Input data:

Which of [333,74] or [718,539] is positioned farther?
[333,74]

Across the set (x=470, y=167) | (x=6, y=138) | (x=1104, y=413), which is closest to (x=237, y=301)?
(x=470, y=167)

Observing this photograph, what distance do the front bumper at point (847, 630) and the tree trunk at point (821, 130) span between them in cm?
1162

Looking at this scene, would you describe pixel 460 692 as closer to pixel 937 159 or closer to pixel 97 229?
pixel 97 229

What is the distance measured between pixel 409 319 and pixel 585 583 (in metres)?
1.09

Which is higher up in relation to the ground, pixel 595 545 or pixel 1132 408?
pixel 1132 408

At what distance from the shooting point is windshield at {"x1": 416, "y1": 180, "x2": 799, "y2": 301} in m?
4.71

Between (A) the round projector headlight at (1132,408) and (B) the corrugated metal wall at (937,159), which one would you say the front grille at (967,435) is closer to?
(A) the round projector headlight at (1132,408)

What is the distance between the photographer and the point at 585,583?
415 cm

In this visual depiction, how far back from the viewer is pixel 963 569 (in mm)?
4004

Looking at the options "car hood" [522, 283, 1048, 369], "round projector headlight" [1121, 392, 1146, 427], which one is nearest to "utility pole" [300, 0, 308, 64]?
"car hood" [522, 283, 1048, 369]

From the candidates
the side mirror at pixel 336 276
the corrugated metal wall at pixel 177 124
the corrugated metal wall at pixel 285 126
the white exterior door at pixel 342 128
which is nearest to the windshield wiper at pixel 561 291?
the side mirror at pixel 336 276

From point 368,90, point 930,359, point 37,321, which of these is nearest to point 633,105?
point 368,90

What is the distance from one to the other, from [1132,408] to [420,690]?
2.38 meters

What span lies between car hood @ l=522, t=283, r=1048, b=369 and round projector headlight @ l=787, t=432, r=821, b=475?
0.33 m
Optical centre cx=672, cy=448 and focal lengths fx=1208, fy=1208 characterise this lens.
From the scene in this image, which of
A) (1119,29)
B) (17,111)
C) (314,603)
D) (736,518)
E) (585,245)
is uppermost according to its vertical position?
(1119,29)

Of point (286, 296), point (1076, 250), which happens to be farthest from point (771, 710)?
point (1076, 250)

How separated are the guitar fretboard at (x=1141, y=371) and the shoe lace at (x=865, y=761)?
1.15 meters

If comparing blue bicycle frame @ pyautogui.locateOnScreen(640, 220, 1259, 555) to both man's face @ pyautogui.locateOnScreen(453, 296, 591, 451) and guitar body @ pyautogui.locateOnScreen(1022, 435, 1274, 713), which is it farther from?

Given request: Rewrite the items above, changing every occurrence of "corrugated metal wall" to "sheet metal wall" and leaving all other text unchanged.

Response to the task:
Which of [333,74] or [718,539] is positioned farther?
[333,74]

Across the set (x=470, y=167) | (x=6, y=138) | (x=1104, y=413), which is closest to (x=237, y=301)?
(x=470, y=167)

Observing this photograph, what distance do the front bumper at point (847, 630) and the tree trunk at point (821, 130) span between them in cm?
1162

Looking at this scene, would you describe pixel 460 692 as closer to pixel 937 159 or closer to pixel 97 229?
pixel 97 229

What is the distance measured between pixel 409 319 and pixel 585 583 (in metres)?
1.09

Which is higher up in relation to the ground, pixel 595 545 or pixel 1132 408?
pixel 1132 408

At what distance from the shooting point is windshield at {"x1": 416, "y1": 180, "x2": 799, "y2": 301} in m?
4.71

Between (A) the round projector headlight at (1132,408) and (B) the sheet metal wall at (937,159), which one would you say the front grille at (967,435) is closer to?
(A) the round projector headlight at (1132,408)

What is the distance between the photographer and the point at 585,583?
415 cm

In this visual depiction, how far back from the viewer is pixel 963 569 (in mm)?
4004

Looking at the options "car hood" [522, 283, 1048, 369], "round projector headlight" [1121, 392, 1146, 427], which one is nearest to "utility pole" [300, 0, 308, 64]?
"car hood" [522, 283, 1048, 369]

From the candidates
the side mirror at pixel 336 276
the sheet metal wall at pixel 177 124
the sheet metal wall at pixel 285 126
the white exterior door at pixel 342 128
which is nearest to the windshield wiper at pixel 561 291?
the side mirror at pixel 336 276

From point 368,90, point 930,359, point 37,321, which of these is nearest to point 633,105?
point 368,90

What is the distance from one to the other, from [1132,408] to [420,690]?
2.38 meters

What span lies between car hood @ l=522, t=283, r=1048, b=369 and round projector headlight @ l=787, t=432, r=821, b=475?
0.33 m
Optical centre cx=672, cy=448 and focal lengths fx=1208, fy=1208 characterise this lens.
From the scene in this image, which of
A) (1119,29)
B) (17,111)
C) (314,603)
D) (736,518)
E) (585,245)
is uppermost according to its vertical position?
(1119,29)

Of point (286, 296), point (1076, 250), which happens to be farthest from point (771, 710)?
point (1076, 250)

How separated are the guitar fretboard at (x=1141, y=371) and the shoe lace at (x=865, y=761)?
1.15 meters

If comparing blue bicycle frame @ pyautogui.locateOnScreen(640, 220, 1259, 555) to both man's face @ pyautogui.locateOnScreen(453, 296, 591, 451) and guitar body @ pyautogui.locateOnScreen(1022, 435, 1274, 713), which is it farther from?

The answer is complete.